*BRIEF:* Repeat the entries below word for word, though any picture in them should be dropped.

Collected data
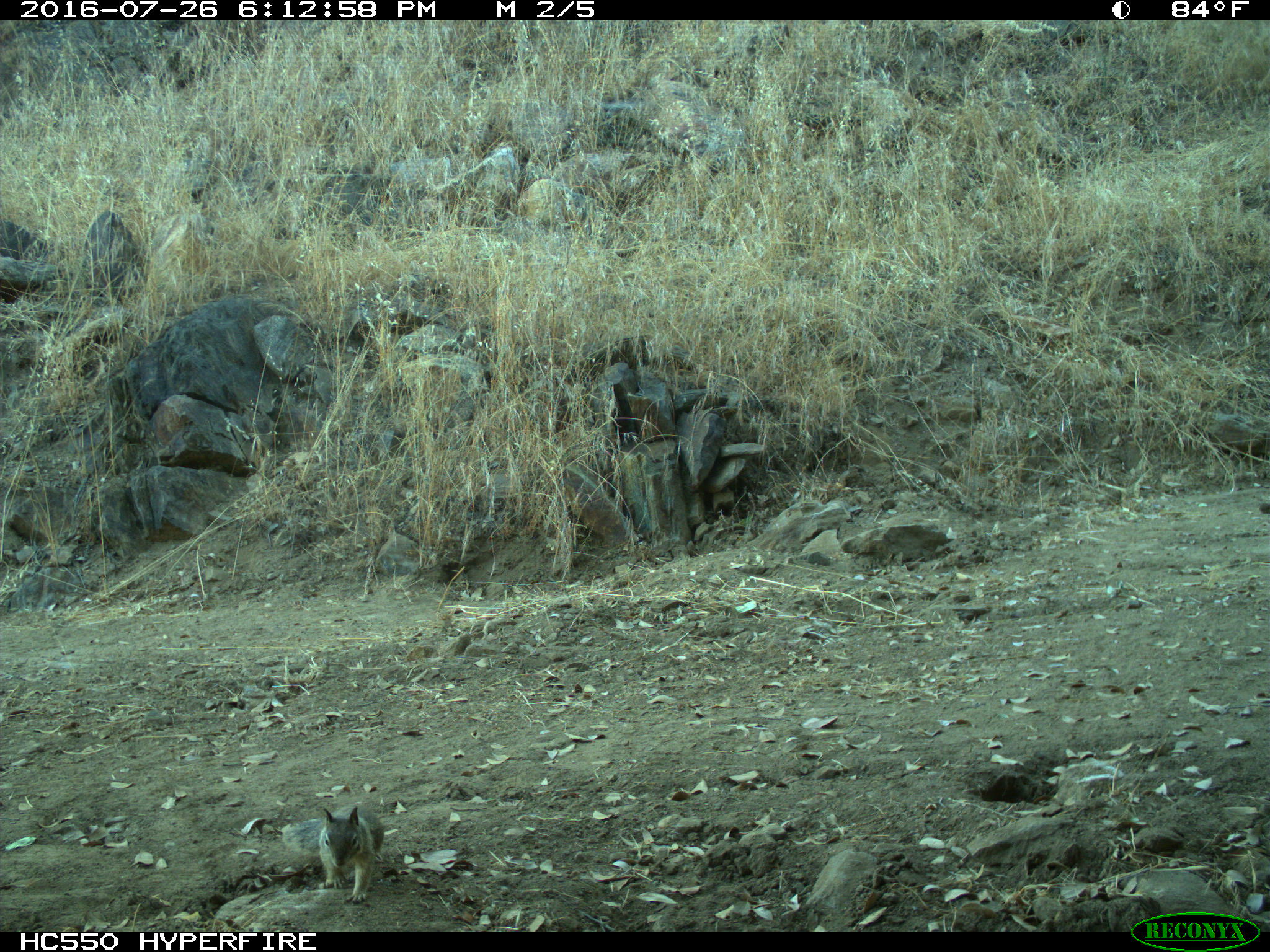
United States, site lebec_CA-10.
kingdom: Animalia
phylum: Chordata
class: Mammalia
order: Rodentia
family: Sciuridae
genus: Otospermophilus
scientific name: Otospermophilus beecheyi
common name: california ground squirrel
Otospermophilus beecheyi (california ground squirrel).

*SOLUTION:*
United States, site lebec_CA-10.
kingdom: Animalia
phylum: Chordata
class: Mammalia
order: Rodentia
family: Sciuridae
genus: Otospermophilus
scientific name: Otospermophilus beecheyi
common name: california ground squirrel
Otospermophilus beecheyi (california ground squirrel).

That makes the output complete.